Saved entries
○ ○ ○

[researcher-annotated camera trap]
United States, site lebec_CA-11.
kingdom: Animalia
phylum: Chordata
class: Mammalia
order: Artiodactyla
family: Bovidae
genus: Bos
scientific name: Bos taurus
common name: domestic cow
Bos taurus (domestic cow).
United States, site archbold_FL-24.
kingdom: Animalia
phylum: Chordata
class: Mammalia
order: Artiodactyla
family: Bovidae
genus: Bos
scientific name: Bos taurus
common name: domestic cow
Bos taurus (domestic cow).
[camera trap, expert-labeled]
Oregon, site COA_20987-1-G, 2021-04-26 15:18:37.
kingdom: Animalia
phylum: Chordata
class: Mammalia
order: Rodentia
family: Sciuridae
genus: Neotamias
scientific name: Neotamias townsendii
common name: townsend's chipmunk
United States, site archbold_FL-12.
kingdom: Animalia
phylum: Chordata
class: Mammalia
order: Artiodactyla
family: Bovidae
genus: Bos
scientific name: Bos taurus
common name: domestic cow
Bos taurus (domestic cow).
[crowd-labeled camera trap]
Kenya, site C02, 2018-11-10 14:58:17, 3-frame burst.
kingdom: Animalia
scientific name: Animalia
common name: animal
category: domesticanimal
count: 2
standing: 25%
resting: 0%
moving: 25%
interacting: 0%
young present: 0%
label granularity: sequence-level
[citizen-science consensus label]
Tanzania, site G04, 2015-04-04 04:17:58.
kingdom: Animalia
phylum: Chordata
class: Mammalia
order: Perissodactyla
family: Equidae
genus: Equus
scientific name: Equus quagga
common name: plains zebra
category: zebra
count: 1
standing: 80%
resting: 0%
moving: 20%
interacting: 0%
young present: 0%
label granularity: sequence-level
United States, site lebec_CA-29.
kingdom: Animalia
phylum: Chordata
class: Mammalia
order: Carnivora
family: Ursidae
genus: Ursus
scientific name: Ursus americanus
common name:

○ ○ ○

Brief » Show all lines above holding "labeled".

Reply to the task »
[camera trap, expert-labeled]
[crowd-labeled camera trap]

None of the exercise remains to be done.